Which version of oprofile? rpm -q oprofile
The machine has a number of processor cores (16). Given that sampling rate this might be filling up the buffer to move data between kernel and user space rather quickly. It would be useful to check to see if using a larger buffer eliminates the problem. Something like the following command would instruct oprofile to use a larger buffer: sudo opcontrol --setup \ --vmlinux=/usr/lib/debug/lib/modules/`uname -r`/vmlinux \ -e INSTRUCTION_CACHE_MISSES:1000000:0:1:1 \ -e DATA_CACHE_MISSES:1000000:0:1:1 \ -e L2_CACHE_MISS:1000000:7:1:1 \ -e CPU_CLK_UNHALTED:1000000:0:1:1 \ --buffer-size=524288 --buffer-watershed=131072 If problem continues try larger buffer "--buffer-size=1048576 --buffer-watershed=262144" -Will
Could we check that this is due to running out of buffer space as in comment #5.
Did some more investigation on this. Got the oprofile debuginfo to see what rip:0x0409060 relates to.

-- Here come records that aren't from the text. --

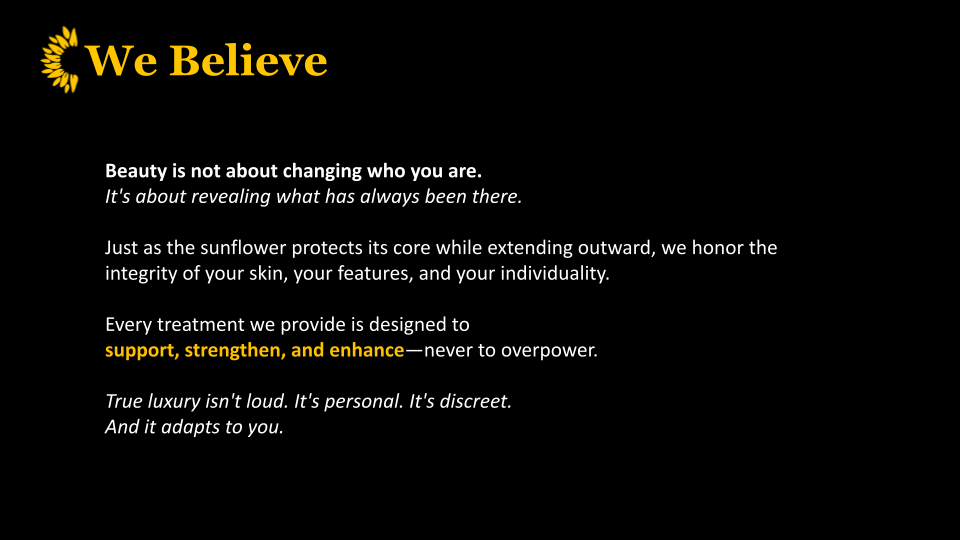 We Believe

Beauty is not about changing who you are.
It's about revealing what has always been there.

Just as the sunflower protects its core while extending outward, we honor the integrity of your skin, your features, and your individuality.

Every treatment we provide is designed to
support, strengthen, and enhance—never to overpower.

True luxury isn't loud. It's personal. It's discreet.
And it adapts to you.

Used nm and sort to find out which function in. Look like in opb_sync: 0000000000409050 T odb_sync 0000000000409080 T odb_close Disassembly of the rpm installed /usr/bin/oprfiled (** marks problem instruction): 409050: 53 push %rbx 409051: 48 8b 1f mov (%rdi),%rbx 409054: 48 85 db test %rbx,%rbx 409057: 74 1f je 409078 <fflush@plt+0x72a8> 409059: 48 8b 43 10 mov 0x10(%rbx),%rax 40905d: 48 89 df mov %rbx,%rdi **409060: 8b 30 mov (%rax),%esi 409062: e8 99 ff ff ff callq 409000 <fflush@plt+0x7230> 409067: 48 8b 7b 28 mov 0x28(%rbx),%rdi 40906b: 89 c6 mov %eax,%esi 40906d: ba 01 00 00 00 mov $0x1,%edx 409072: 5b pop %rbx 409073: e9 b8 8a ff ff jmpq 401b30 <msync@plt> 409078: 5b pop %rbx 409079: c3 retq Looked for the equivalent in the local rpmbuild to better understand (** marks problem instruction): 0000000000409070 <odb_sync>: 409070: 53 push %rbx 409071: 48 8b 1f mov (%rdi),%rbx 409074: 48 85 db test %rbx,%rbx 409077: 74 1f je 409098 <odb_sync+0x28> 409079: 48 8b 43 10 mov 0x10(%rbx),%rax 40907d: 48 89 df mov %rbx,%rdi **409080: 8b 30 mov (%rax),%esi 409082: e8 99 ff ff ff callq 409020 <tables_size> 409087: 48 8b 7b 28 mov 0x28(%rbx),%rdi 40908b: 89 c6 mov %eax,%esi 40908d: ba 01 00 00 00 mov $0x1,%edx 409092: 5b pop %rbx 409093: e9 98 8a ff ff jmpq 401b30 <msync@plt> 409098: 5b pop %rbx 409099: c3 retq The following is the odb_sync() function from ./libdb/db_manage.c: void odb_sync(odb_t const * odb) { odb_data_t * data = odb->data; size_t size; if (!data) return; size = tables_size(data, data->descr->size); msync(data->base_memory, size, MS_ASYNC); } Either the value of data data or data->descr getting corrupted.
Could not reproduce; not recently problematic.